++++ EXTRACT TO READ

It’s not just me and Mr. Taibbi who sees the evidence presented as thing, both reporters on the technical side of the national security beat, and William Binney the creator of the NSA’s data dragnet is profoundly unimpressed with the report:

I expected to see the IP’s or other signatures of APT’s 28/29 [the entities which the U.S. claims hacked the Democratic emails] and where they were located and how/when the data got transferred to them from DNC/HRC [i.e. Hillary Rodham Clinton]/etc. They seem to have been following APT 28/29 since at least 2015, so, where are they?

Further, once we see the data being transferred to them, when and how did they transfer that data to Wikileaks? This would be evidence of trying to influence our election by getting the truth of our corrupt system out.

And, as Edward Snowden said, once they have the IP’s and/or other signatures of 28/29 and DNC/HRC/etc., NSA would use Xkeyscore to help trace data passing across the network and show where it went. [Background.]

In addition, since Wikileaks is (and has been) a cast iron target for NSA/GCHQ/etc for a number of years there
should be no excuse for them missing data going to any one associated with Wikileaks.

***

Too many words means they don’t have clear evidence of how the data got to Wikileaks.

The continuing (for lack of a better term) red baiting by elements of the Democratic Party who failed but want to keep their “Phony Baloney Jobs” is rather deafening.

Obama finally took actions, expelling a few diplomats and shutting down two Russian facilities used largely by vacationing embassy staffer’s children, and in a tit for tat, Putin responded by inviting diplomatic children to (Orthodox) Christmas and New Years parties at the Kremlin.

++++++++
++++ DATA SECTION

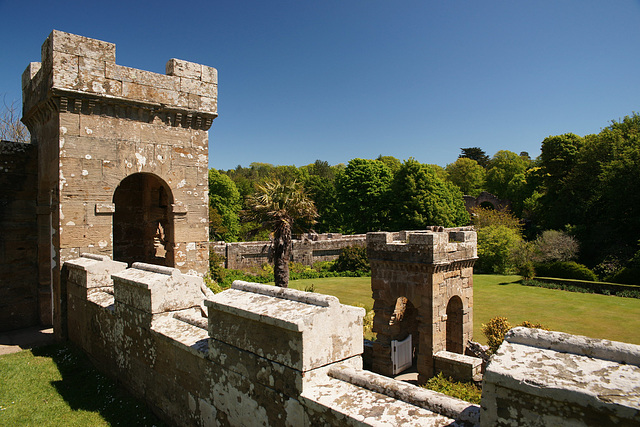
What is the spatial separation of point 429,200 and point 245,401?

++++++++

**GIVEN REQUEST A**
Name every person mentioned in the passage on the hacking report.
**GIVEN REQUEST B**
According to the passage on the hacking report, since when have they seemingly been following APT 28/29?
**GIVEN REQUEST C**
Reproduce a section of the passage on the hacking report without any changes. Begin at the words "The continuing (for" and stop after "at the Kremlin.".

**ANSWER A**
Mr. Taibbi
William Binney
Hillary Rodham Clinton
Edward Snowden
Obama
Putin

**ANSWER B**
Since at least 2015.

**ANSWER C**
The continuing (for lack of a better term) red baiting by elements of the Democratic Party who failed but want to keep their “Phony Baloney Jobs” is rather deafening.

Obama finally took actions, expelling a few diplomats and shutting down two Russian facilities used largely by vacationing embassy staffer’s children, and in a tit for tat, Putin responded by inviting diplomatic children to (Orthodox) Christmas and New Years parties at the Kremlin.